**ФРАГМЕНТ ДОКУМЕНТА:**
↓↓↓

Вертикальная пространственная подсистема представлена оппозицией «земля – космос». Одной из ипостасей Красного смеха в повести Л. Андреева становится неведомая, чуждая, нечеловеческая сила, управляющая миром, людьми, их жизнью и их поступками («оно»): «И тут не я один, а все мы, сколько нас ни было, почувствовали это. Оно шло на нас с этих тёмных, загадочных и чуждых полей; оно поднималось из глухих чёрных ущелий, где, быть может, ещё умирают забытые и затерянные среди камней, оно лилось с этого чуждого, невиданного неба. Молча, теряя сознание от ужаса, стояли мы вокруг потухшего самовара, а с неба на нас пристально и молча глядела огромная бесформенная тень, поднявшаяся над миром» [с. 32].
Эта ипостась Красного смеха, варьируясь, проходит через всё повествование: «Он в небе, он в солнце, и скоро он разольётся по всей земле, этот красный смех!») «Какой-то кровавый туман обволакивает землю, застилая взоры, и я начинаю думать, что действительно приближается момент мировой катастрофы…» [с. 28, 56], вплоть до финала повести, где Красный смех объективируется, начинает жить самостоятельной жизнью и становится олицетворением обезумевшего мира.
Психологическая временная подсистема представляет собой оппозицию «переживаемого» и «фонового» времени. Переживаемое время идентично реальному, это, в сущности, время течения повести, смены событий, переживаний, настроений рассказчиков. Оно подчинено своему ритму, имеет свой строй, свои опорные точки. Его ход подчёркивается как посредством прямых указаний: «…мы шли по энской дороге, – шли десять часов непрерывно, не останавливаясь»; «Уже двадцать часов мы не спали и ничего не ели, трое суток сатанинский грохот и визг окутывал нас тучей безумия…» [с. 22, 25 и др.], так и при помощи косвенных временных определителей: «…к счастью, он умер на прошлой неделе, в пятницу» [с. 51 и др.]. Фоновое, довоенное время постоянно вторгается в переживаемое: «…внезапно я вспомнил дом: уголок комнаты, клочок голубых обоев и запыленный нетронутый графин с водою на моём столике – столике, у которого одна ножка короче двух других и под неё подложен свёрнутый кусочек бумаги. А в соседней комнате, и я их не вижу, будто бы находятся жена моя и сын…»] «Мы решили собраться вечером и попить чаю, как дома, как на пикнике…» [с. 23, 30] и др. Именно воспоминания о прошлой, довоенной жизни вызывают у героев повести ощущение безумия происходящего.

↑↑↑

**ЗАДАНИЕ 1:**
Какие номера страниц указаны в квадратных скобках во фрагменте о повести Л. Андреева? Перечислите их все в порядке появления.
**ЗАДАНИЕ 2:**
Допишите следующую часть фрагмента о повести Л. Андреева, начиная сразу после его последнего предложения.

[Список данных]
↓↓↓

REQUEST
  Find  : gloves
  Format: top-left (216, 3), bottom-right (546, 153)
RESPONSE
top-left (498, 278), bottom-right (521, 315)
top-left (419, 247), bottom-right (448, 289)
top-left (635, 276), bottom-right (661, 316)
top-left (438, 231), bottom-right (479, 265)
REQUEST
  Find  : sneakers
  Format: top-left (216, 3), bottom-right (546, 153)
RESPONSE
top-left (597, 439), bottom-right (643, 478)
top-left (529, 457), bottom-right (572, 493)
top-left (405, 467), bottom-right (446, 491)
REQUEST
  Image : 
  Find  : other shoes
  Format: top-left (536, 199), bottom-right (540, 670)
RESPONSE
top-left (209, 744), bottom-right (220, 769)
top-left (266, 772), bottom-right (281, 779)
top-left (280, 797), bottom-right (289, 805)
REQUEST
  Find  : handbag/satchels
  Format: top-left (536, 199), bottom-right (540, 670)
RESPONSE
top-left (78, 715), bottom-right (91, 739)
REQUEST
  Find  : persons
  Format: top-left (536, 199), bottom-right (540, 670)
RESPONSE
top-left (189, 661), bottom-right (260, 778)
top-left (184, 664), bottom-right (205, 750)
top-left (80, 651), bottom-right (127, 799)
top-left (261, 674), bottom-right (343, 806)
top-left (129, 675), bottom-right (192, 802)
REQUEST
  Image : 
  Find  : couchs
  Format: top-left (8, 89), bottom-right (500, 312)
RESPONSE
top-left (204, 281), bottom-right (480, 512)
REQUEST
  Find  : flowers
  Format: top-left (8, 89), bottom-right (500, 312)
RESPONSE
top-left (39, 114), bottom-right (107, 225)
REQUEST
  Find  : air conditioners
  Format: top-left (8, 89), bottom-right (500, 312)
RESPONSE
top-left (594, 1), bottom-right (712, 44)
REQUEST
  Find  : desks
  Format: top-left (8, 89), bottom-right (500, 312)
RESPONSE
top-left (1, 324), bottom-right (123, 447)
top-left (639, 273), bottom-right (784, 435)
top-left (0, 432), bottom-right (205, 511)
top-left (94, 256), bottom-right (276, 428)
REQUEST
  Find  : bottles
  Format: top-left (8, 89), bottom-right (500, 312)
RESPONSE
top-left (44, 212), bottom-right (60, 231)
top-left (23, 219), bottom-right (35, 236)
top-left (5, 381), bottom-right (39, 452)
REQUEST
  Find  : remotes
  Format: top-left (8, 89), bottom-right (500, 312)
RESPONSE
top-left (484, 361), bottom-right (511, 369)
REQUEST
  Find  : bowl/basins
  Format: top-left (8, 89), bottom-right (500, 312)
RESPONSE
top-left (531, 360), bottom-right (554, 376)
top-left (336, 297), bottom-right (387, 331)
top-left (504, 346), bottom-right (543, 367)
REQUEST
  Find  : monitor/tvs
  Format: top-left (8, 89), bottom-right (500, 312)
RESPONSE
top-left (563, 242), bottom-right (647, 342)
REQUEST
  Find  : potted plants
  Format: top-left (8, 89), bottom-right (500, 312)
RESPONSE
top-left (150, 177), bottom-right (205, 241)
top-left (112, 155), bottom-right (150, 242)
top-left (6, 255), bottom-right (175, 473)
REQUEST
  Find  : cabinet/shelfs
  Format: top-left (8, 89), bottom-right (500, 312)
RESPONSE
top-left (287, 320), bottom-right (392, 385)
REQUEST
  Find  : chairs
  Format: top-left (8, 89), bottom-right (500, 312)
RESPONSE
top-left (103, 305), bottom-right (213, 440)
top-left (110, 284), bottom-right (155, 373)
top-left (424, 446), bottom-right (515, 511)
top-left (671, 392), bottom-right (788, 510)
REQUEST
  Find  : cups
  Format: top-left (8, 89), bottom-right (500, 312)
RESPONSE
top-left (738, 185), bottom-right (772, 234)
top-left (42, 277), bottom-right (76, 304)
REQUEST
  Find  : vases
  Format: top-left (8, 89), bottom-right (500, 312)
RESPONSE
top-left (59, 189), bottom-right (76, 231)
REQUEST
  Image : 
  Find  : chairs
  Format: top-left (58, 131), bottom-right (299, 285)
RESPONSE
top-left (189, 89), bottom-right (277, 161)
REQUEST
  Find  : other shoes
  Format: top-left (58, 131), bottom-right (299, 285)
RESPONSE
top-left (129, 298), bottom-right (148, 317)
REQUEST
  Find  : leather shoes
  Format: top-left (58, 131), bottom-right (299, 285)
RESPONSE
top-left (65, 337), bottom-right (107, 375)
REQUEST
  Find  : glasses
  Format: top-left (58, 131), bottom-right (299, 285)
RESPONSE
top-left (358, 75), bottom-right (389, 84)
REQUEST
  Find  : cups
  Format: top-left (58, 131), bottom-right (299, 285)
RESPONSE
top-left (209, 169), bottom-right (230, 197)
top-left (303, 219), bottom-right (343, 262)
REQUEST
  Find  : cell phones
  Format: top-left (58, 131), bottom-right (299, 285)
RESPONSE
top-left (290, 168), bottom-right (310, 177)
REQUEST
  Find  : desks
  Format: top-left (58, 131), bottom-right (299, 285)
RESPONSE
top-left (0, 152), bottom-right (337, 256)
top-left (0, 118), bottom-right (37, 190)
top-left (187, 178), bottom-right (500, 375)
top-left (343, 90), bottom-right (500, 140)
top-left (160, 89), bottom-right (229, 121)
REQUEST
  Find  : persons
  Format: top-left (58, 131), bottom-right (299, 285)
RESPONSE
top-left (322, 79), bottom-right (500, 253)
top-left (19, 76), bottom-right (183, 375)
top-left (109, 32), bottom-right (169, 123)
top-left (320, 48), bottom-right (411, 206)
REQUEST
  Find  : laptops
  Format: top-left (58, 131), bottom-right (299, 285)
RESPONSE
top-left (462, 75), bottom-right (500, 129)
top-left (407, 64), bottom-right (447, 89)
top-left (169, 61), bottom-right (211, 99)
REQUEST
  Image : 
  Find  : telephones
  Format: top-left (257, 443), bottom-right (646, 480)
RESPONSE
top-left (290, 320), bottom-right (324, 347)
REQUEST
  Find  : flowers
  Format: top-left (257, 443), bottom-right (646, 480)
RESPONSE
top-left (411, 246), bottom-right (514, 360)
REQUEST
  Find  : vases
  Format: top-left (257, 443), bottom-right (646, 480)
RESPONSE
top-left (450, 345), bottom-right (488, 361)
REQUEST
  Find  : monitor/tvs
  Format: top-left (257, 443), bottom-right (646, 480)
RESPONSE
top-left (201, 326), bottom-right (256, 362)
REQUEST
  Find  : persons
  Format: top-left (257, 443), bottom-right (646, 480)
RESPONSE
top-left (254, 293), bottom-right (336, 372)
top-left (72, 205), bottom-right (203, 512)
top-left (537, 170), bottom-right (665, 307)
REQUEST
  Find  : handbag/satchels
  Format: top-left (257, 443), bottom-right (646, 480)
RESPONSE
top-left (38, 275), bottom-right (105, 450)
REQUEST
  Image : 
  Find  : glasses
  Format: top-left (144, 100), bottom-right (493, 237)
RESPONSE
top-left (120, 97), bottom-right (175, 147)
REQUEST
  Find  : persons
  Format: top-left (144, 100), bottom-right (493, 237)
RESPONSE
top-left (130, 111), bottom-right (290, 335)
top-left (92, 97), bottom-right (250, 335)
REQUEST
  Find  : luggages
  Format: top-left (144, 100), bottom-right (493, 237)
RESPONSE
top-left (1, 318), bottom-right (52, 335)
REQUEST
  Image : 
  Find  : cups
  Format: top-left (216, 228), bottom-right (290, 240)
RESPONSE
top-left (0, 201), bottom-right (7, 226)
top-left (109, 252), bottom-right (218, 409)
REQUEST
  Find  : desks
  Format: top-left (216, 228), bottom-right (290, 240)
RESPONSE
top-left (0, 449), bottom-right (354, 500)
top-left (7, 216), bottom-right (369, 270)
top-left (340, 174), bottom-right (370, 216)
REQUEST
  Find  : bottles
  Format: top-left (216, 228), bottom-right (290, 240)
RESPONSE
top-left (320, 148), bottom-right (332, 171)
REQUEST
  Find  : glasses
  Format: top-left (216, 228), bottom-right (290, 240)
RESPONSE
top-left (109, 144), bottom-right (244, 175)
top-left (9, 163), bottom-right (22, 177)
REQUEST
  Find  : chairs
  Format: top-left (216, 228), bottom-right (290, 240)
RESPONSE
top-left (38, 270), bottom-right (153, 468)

↑↑↑

**ПИСЬМЕННЫЙ ОТВЕТ 1:**
32, 28, 56, 22, 25, 51, 23, 30

**ПИСЬМЕННЫЙ ОТВЕТ 2:**
Сразу отметим, что «психологическое» время в повести Л. Андреева соотносится с горизонтальной пространственной моделью. На уровне переживаемого времени реален только мир войны, мир безумия и смерти, в котором нарушаются все нормальные представления людей. Характерно, что героями произведения этот мир воспринимается как «чужой», «перевёрнутый». Сходящий с ума доктор показывает это наглядно: «С гибкостью, неожиданною для его возраста, он перекинулся вниз и стал на руки, балансируя в воздухе ногами. Белый балахон завернулся вниз, лицо налилось кровью, и, упорно смотря на меня странным перевёрнутым взглядом, он с трудом бросал отрывистые слова: “А это… вы также… понимаете?”» [с. 42].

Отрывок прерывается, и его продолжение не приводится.